Now I understand.  Now I, like them, have simply stopped having birthdays.  That’s because I, like them, farm.  And farmers, in particular, have a lot to worry about with increasing age.

I remember when I was 30.  (Yes, that was a long time ago.)  It was nothing to fire up the chainsaw, work through one tank of gas, fuel up again and get back at it.  That’s simply not the case anymore.  For one thing, my saw feels heavier.  It isn’t.  I checked.  My old Partner, S55 weighs more than the Jonsereds that replaced it.  That, in turn, is heavier than the next-generation Jonsereds which replaced that.  All of which are heavier than the Dolmar I just bought.  None of them feel that way.  I checked and rechecked on the scale in the garage.  I even drained the fuel from each to level the competition.

My newest saw is the lightest.  I shook my head in amazement and stared.

Finally, I sat in the rocking chair by the woodstove and faced the truth.

They’re all heavy.  My back kills me after a single tank full.

That has real implications.  We heat with wood.

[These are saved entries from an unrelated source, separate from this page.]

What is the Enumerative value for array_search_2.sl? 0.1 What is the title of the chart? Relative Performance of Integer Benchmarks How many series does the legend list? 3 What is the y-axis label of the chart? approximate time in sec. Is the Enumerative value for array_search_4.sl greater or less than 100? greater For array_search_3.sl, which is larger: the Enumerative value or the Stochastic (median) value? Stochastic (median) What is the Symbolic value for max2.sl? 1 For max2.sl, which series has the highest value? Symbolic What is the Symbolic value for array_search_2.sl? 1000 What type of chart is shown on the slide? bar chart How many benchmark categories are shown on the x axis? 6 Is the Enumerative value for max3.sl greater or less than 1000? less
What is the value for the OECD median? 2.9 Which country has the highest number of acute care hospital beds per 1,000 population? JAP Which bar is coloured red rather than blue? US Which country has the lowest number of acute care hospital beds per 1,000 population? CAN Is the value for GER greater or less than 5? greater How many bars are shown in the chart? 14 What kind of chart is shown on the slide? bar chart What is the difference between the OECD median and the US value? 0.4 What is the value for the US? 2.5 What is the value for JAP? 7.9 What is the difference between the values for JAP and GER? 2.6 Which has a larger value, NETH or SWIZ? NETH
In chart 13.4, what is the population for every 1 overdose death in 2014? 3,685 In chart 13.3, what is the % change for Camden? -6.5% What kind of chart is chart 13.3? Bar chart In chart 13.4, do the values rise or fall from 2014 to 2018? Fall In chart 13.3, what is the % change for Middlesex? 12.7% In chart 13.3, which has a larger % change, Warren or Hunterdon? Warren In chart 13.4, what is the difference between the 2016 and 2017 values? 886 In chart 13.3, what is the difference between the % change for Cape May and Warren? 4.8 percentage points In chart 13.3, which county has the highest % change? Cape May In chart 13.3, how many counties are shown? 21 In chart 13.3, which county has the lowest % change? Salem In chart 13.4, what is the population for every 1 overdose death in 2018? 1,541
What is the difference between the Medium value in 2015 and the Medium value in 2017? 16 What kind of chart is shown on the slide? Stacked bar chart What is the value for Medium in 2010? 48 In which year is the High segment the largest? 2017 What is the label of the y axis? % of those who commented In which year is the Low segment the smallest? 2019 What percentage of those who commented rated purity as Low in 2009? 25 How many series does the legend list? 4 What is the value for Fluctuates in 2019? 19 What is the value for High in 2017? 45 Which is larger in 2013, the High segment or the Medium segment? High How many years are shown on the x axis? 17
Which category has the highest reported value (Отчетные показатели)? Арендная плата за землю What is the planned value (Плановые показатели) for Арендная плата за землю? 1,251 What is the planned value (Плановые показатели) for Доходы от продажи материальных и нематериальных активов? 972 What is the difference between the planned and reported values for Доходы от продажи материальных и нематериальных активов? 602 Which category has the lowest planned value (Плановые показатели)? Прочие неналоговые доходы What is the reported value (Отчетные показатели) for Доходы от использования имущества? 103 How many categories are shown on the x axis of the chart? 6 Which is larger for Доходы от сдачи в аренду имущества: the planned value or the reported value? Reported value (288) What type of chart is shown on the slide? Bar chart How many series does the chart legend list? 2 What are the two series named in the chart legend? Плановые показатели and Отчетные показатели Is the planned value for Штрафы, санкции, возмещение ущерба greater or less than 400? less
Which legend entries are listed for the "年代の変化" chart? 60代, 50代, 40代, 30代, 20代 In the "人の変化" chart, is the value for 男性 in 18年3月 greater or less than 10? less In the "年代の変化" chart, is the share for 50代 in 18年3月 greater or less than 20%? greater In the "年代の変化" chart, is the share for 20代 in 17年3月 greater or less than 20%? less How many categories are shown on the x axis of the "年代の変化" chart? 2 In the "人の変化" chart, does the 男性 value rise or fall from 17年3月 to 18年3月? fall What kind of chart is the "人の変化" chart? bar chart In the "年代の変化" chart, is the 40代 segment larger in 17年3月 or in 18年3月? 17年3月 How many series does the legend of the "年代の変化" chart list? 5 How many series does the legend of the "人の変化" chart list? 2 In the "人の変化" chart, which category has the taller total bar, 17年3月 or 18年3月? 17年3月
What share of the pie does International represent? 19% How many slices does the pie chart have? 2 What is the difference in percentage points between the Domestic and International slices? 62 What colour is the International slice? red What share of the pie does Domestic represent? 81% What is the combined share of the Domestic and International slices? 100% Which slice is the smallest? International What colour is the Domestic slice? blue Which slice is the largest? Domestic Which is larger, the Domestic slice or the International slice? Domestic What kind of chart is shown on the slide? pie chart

Worse, it’s not just saws that are heavy.  Not today.  Toolboxes are ridiculous.  Open them to carry the tools separately and even 3-pound hammers are heavy.  Who would have guessed that?   Did the laws of physics change and somebody forget to tell me?  What’s going on?  Do you know how many trips it’ll take to carry tools to a jobsite individually?  Why is so much more time required for every job on the farm the more birthdays you accumulate?

I assure myself that the implications of all these questions can’t be true.  All those birthdays can’t be affecting me.  Not yet.  It’s the farm, I tell myself.  It’s larger.

It is.  Quite a lot larger.  When my wife and I married all those years ago it was 28 acres.  It’s over 200 now.  Sure, that’s a small farm as these things are measured, but I’m still just one person.  There’s more to do.  There’s less time to do it.  And less of me on a per acre basis to get it done.

All true.

So why does that nagging voice deep inside keep telling me that’s not the only reason the work is taking longer to do?

Farming is such a physical endeavor.  Sure, tractors are wonderful but they have to be maintained.  In fact, every labor-saving device ever imagined still has to be operated.  While you’re doing that, the analogies of the crops we raise are all around us.  They’re seeded, grown, harvested and finally the ground that supported them is put to bed for the next generation.  That never lets us drift far from the truth.

The seasons themselves are reminders.  What farmer can forget the calendar?

But happily, if I can’t ignore that, perhaps I can stop having birthdays instead.
In fact, I stopped having mine years ago, just the way my grandparents did.

That way the physical demands of farming can be independent of age.

Perhaps no occupation more than farming shows us that the truth is what we want to believe.